● Your objective: Convert the stretch of material from the line containing "Which is farthest" through the line containing "1759 millimetres" into a Markdown table with the columns Row and Line. Give each nonblank line its own numbered row, and leave out blank lines.

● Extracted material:

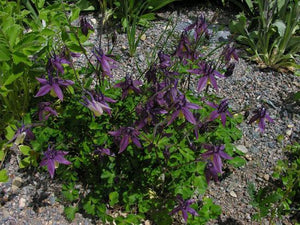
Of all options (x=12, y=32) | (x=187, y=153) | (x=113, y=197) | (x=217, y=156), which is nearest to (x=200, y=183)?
(x=187, y=153)

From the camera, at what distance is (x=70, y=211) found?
7.63 ft

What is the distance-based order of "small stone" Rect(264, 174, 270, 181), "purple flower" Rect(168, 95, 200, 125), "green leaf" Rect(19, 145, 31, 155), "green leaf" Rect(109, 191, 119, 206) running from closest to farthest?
"purple flower" Rect(168, 95, 200, 125)
"green leaf" Rect(109, 191, 119, 206)
"green leaf" Rect(19, 145, 31, 155)
"small stone" Rect(264, 174, 270, 181)

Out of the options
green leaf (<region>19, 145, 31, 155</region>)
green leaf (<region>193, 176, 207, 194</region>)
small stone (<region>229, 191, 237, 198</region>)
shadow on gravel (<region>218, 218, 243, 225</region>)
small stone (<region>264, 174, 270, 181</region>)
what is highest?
green leaf (<region>193, 176, 207, 194</region>)

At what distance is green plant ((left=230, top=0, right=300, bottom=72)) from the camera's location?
3.55 m

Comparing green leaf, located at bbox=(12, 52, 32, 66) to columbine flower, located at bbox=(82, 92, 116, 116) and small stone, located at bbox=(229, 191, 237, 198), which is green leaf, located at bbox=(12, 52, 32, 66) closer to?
columbine flower, located at bbox=(82, 92, 116, 116)

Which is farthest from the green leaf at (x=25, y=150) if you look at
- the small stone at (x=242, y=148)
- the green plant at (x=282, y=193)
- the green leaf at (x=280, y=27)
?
the green leaf at (x=280, y=27)

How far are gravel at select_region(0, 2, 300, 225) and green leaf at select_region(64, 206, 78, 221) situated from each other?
10 cm

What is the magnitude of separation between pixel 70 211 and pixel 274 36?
2678 millimetres

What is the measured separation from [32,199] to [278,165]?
1759 millimetres

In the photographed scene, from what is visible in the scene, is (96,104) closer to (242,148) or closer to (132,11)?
(242,148)

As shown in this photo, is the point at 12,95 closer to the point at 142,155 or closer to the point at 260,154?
the point at 142,155

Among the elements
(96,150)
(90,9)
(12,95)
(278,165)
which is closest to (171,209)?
(96,150)

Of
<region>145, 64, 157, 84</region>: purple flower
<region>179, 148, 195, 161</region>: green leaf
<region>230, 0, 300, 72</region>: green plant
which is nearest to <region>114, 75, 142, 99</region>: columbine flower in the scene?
<region>145, 64, 157, 84</region>: purple flower

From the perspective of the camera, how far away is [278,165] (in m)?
2.83
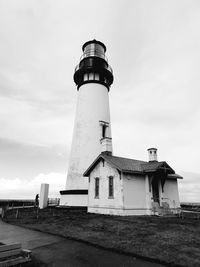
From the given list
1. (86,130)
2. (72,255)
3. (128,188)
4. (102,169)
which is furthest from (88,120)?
(72,255)

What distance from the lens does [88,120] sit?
74.7ft

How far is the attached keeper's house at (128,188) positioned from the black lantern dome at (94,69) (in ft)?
35.1

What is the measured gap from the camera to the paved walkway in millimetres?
5459

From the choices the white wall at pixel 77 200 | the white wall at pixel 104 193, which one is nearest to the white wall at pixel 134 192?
the white wall at pixel 104 193

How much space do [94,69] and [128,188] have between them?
50.3 feet

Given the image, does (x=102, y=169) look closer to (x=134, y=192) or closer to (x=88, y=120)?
(x=134, y=192)

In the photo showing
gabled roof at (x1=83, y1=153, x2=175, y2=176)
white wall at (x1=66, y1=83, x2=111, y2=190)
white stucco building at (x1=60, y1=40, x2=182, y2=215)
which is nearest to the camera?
gabled roof at (x1=83, y1=153, x2=175, y2=176)

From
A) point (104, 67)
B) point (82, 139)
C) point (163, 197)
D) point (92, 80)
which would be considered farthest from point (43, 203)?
point (104, 67)

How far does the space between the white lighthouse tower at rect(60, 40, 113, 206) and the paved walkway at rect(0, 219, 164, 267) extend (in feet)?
40.8

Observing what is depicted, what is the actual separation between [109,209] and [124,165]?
4.13 meters

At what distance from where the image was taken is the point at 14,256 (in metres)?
5.36

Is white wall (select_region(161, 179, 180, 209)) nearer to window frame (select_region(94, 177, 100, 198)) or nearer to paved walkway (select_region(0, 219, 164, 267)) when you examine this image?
window frame (select_region(94, 177, 100, 198))

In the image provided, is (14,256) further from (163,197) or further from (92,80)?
(92,80)

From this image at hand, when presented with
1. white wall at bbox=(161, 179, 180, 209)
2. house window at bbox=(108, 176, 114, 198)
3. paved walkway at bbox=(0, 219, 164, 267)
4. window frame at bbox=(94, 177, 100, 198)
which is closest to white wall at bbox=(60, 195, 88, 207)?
window frame at bbox=(94, 177, 100, 198)
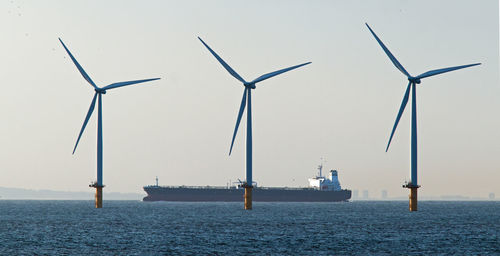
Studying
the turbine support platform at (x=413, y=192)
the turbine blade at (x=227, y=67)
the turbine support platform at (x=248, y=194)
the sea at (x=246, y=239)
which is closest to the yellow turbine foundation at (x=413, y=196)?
the turbine support platform at (x=413, y=192)

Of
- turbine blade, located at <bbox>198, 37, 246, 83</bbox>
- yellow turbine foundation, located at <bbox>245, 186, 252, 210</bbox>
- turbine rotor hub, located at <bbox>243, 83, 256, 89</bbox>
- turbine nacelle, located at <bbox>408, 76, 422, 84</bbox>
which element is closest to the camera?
turbine blade, located at <bbox>198, 37, 246, 83</bbox>

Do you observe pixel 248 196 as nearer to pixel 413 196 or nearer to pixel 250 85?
pixel 250 85

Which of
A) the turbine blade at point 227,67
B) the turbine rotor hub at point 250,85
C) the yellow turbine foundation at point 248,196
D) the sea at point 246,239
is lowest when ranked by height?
the sea at point 246,239

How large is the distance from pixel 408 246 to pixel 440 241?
26.9ft

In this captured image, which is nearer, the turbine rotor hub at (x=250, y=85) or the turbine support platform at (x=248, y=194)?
the turbine rotor hub at (x=250, y=85)

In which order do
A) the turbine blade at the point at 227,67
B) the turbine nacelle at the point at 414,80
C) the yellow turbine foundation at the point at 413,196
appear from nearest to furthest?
the turbine blade at the point at 227,67 → the turbine nacelle at the point at 414,80 → the yellow turbine foundation at the point at 413,196

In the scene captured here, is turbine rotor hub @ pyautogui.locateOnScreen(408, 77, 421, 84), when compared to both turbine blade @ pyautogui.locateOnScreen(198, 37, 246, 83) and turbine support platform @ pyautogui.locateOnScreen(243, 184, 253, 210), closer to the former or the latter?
turbine blade @ pyautogui.locateOnScreen(198, 37, 246, 83)

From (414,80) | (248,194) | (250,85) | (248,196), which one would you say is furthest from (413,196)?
(250,85)

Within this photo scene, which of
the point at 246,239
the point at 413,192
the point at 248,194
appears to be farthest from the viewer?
the point at 248,194

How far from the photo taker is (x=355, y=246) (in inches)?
3152

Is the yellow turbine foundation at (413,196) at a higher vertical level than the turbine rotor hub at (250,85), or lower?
lower

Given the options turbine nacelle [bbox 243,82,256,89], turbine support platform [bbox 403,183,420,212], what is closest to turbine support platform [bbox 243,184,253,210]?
turbine nacelle [bbox 243,82,256,89]

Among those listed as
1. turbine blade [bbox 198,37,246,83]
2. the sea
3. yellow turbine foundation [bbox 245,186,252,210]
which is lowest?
the sea

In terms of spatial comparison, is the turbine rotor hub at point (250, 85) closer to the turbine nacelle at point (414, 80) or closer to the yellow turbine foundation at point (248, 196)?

● Result below:
| Row | Line |
|---|---|
| 1 | Which is farthest from the green leaf at (x=25, y=150) if you look at |
| 2 | - the small stone at (x=242, y=148) |
| 3 | - the green plant at (x=282, y=193) |
| 4 | - the green leaf at (x=280, y=27) |
| 5 | ? |
| 6 | the green leaf at (x=280, y=27) |
| 7 | How far are gravel at select_region(0, 2, 300, 225) and green leaf at select_region(64, 206, 78, 221) situated from each other? |
| 8 | 10 cm |
| 9 | What is the magnitude of separation between pixel 70 211 and pixel 274 36? |
| 10 | 2678 millimetres |
| 11 | What is the measured separation from [32,199] to [278,165]? |
| 12 | 1759 millimetres |